I Don’t Want Your Pity, I Need Your Compassion

How often do we turn on the news to encounter tragedies as a result of famine, hunger, war and natural disasters? How often do we flip through the channels and encounter the photo of a child with the belly the size of a watermelon because they are malnourished and have not eaten for days? How often do we come across someone on the street, grocery store, or anywhere else who is struggling because they don’t have a job so that they can pay their bills, feed their family, and basically live a life that is honorable and dignified.
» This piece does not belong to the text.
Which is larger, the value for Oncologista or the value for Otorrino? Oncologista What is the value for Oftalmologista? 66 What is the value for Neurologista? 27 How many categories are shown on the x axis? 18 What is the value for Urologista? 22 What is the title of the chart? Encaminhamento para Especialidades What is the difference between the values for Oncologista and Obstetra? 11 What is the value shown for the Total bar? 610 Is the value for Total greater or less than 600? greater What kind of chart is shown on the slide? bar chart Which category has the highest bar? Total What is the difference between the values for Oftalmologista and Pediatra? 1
How often do we turn away? Not because we do not care, but because the sight of someone else’s pain makes us feel uncomfortable and we just don’t know what to do with it. We feel bad for them, we pity them and wish that they were not in that state, but we are immobilized to do anything about it.

Pity does not do anything for us, in fact it does not do anything for anyone. Pity causes us to feel shame but it does not make us change nor does it allow us to address the root of someone’s problem. Instead, it causes us to do something, to do anything, to make our own discomfort disappear. This is why we roll down the window to hand a few dollars out to the man standing on the corner with a street sign ‘Will Work for Food.’ And this is why we send $30 a month to children in far away places who are starving and uneducated. And this is why we work in food kitchens, feed the homeless, and do so many other things so that our guilt will be relieved. But we have not done anything to relieve their burden.

This is the approach that the innkeeper took the night that Joseph and Mary, the parents of Jesus, came to him. They were called to go back to Bethlehem to be counted in the town’s census and had no place to stay. And so they turned into an inn, hoping that the innkeeper might have something for them. But he did not, and that’s fair, because if his place was full to capacity it was full to capacity. But because he pitied them, he put them up with the animals. The filthy, stinky animals. Sure it was something, but it was more his solution to the surmounting guilt in his heart. He could not bear them sleeping on the streets, but he was okay with them sleeping with the animals, with a newborn baby at that!

Compassion causes us to act differently, actually it causes us to act in a justified, dignified manner and compels us to treat others in a way that we ourselves would like to be treated. If the innkeeper was a man of compassion, he would have invited the Savior of the World into his own house rather than into his barn. Luckily, our Savior, Jesus, was a man who demonstrated compassion. Every time the word occurs in context to Jesus in the Gospels, it is always followed by an action of some sort in response to the needs of the people he was ministering to. It caused him to heal people who were sick, feed those who were hungry, restore vision to those who were blind, and return those who were far from God (Matthew 9.36, 14.14, 15.32, 20.34; Mark 6.34, 8.2; Luke 15.20).

Compassion caused Jesus to respond out of love and care. And herein lies the difference between compassion and pity. Pity seldom requires love or genuine care for the other person because it is guilt driven. Yet compassion always does. And as the apostle Paul states in I Corinthians, anything done without love is meaningless and fails to make a lasting impact on those affected.

Let’s stop being driven by guilt, instead let’s be motivated by love. It is love, heartfelt love for others that will create jobs, because this is what people who are unemployed need, not handouts. It is love that will get to the bottom of the financial crisis, as we put aside our selfish motives and self-interests. It is love that will help us eradicate terrorism, world hunger, poverty, and gross human rights crimes. Pity does not accomplish this, it just leaves us in the same place we started.